Trotzdem blieb er zugänglich. Torsun umgab sich nicht nur mit Leuten, die seine Meinung teilten. Er suchte die Auseinandersetzung. Diskussionen mit ihm waren meistens eine große Inspiration. Seine klare und kompromisslose Haltung in vielen Dingen war nie dogmatisch. Er war stets bereit, alles immer wieder und aufs Neue bis ins Kleinste zu diskutieren und wenn nötig zu hinterfragen.
Bis zum Schluss hat er, ohne sich zu schonen, gegen Antisemitismus und Antizionismus gekämpft.
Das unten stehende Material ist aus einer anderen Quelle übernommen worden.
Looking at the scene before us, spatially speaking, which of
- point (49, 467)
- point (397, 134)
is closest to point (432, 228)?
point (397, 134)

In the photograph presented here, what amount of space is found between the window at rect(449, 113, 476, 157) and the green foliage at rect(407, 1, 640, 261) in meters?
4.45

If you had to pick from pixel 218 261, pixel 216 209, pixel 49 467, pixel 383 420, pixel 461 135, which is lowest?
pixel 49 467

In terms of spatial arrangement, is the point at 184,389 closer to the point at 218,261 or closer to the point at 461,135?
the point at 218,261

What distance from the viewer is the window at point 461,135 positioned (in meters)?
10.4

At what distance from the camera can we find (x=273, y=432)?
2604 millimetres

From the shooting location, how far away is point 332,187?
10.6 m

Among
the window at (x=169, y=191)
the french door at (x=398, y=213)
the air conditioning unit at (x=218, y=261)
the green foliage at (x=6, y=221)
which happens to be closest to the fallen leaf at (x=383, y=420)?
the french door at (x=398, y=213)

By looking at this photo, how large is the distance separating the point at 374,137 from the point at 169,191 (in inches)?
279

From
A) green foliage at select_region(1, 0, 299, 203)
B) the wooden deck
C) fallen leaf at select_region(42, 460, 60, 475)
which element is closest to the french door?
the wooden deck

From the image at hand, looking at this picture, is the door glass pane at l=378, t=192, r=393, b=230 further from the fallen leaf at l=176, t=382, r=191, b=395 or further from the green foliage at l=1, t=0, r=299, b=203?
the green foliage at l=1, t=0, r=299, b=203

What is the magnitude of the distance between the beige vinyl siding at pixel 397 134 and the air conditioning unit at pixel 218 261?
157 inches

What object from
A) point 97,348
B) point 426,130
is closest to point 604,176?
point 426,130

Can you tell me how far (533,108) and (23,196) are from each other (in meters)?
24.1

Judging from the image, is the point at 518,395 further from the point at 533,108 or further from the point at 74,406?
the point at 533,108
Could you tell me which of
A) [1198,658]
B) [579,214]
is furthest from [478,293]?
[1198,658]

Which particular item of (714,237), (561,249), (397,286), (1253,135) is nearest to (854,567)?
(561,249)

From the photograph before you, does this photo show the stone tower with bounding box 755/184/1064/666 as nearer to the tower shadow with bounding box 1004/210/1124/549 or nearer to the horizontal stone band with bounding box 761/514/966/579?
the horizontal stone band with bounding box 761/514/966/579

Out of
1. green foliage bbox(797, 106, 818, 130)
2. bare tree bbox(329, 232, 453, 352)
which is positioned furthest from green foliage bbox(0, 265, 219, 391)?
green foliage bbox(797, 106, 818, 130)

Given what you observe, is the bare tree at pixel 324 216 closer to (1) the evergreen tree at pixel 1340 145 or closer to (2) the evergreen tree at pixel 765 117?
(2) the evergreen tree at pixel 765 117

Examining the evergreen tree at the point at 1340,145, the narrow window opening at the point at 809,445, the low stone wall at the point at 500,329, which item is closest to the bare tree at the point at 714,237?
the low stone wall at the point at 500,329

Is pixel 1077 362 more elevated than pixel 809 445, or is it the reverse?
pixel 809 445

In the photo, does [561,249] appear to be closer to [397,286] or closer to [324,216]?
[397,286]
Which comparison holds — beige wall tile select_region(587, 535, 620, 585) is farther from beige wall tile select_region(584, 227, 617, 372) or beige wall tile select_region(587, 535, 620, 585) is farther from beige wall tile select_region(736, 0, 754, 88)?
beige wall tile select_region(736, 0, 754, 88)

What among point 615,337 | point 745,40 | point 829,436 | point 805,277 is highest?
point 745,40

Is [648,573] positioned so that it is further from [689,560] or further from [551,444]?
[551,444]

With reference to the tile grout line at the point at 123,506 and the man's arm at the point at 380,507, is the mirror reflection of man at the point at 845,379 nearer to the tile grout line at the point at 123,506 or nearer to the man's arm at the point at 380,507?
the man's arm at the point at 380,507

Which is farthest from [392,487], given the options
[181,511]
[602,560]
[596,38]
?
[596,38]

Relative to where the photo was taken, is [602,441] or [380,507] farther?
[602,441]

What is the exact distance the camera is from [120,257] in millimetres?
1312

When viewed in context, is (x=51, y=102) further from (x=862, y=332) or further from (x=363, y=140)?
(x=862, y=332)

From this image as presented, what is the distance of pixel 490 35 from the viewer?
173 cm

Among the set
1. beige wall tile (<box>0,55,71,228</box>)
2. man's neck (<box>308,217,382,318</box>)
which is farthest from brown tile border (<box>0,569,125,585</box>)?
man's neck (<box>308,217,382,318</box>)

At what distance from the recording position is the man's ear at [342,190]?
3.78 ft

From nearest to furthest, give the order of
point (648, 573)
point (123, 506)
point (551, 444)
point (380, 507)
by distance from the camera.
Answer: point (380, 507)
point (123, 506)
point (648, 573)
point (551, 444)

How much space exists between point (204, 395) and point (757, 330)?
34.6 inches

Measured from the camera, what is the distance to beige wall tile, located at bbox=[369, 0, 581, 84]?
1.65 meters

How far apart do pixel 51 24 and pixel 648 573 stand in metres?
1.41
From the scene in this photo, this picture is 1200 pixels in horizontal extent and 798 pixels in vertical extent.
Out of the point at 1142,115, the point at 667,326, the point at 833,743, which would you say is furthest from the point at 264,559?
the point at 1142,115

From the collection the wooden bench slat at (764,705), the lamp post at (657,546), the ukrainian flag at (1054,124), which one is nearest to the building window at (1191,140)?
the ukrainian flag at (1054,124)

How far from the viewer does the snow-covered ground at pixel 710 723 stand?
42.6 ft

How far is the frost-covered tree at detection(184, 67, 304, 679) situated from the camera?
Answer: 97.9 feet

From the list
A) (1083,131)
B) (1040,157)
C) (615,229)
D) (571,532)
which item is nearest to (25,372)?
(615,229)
Selbst in den letzten Wochen seines Lebens blieb er hellwach und politisch engagiert.
Dass er gerade dadurch und eben auch durch alles andere, was ihn so auszeichnete, so einen großen Einfluss hatte, so viele tolle Menschen und so viele Hörer*innen geprägt hat, zeigte sich sehr deutlich in den letzten Monaten, nachdem er seine furchtbare Diagnose öffentlich gemacht hatte. Diese ganzen schönen, persönlichen Geschichten haben ihn wirklich sehr gefreut und ihm Kraft gegeben.
Wir lesen jetzt die vielen liebevollen Postings und Nachrufe. Es ist eine große Freude zu sehen, was für einen enormen Einfluss Torsun als Künstler und als Mensch auf uns alle gehabt hat.
Es ging viel zu schnell. Es ist jetzt in dieser Situation schwierig, die passenden Worte zu finden, weil es am Ende doch nur Worte sind und gleichzeitig gibt es noch so vieles aus den letzten zwanzig Jahren, was man schreiben und erzählen könnte. Diese Zeilen erheben definitiv nicht den Anspruch, auch nur einen Teil von Torsuns Leben und Schaffen abzubilden. Wir werden sicher noch oft über ihn und von gemeinsamen Momenten erzählen, lachen und weinen.
Torsun glaubte nicht an ein himmlisches Paradies. Der Himmel sollte für die Menschen auf der Erde sein, im Hier und Jetzt und nicht später. Das Leben sollte schön sein, lebenswert und maximal angenehm. In diesem Sinne gehen wir nun voran und hoffen, sein Andenken würdig weiterzuführen. Nicht nur mit unseren Gedanken sind wir bei seinem engsten Lieblingsmenschen, seiner liebsten Ehefrau und Partnerin Selina.
Auch wenn Torsun immer sehr deutlich gesagt hat, dass er nicht an ein Leben nach dem Tod glaubt, hat er doch für seinen geliebten und zu früh verstorbenen Vater schon vor langer Zeit den Song „Hello Dad“ geschrieben. Darin singt er: „Dad, I think you are an Asteroid now“
In diesem Sinne: Torsun, we think you are an Asteroid now!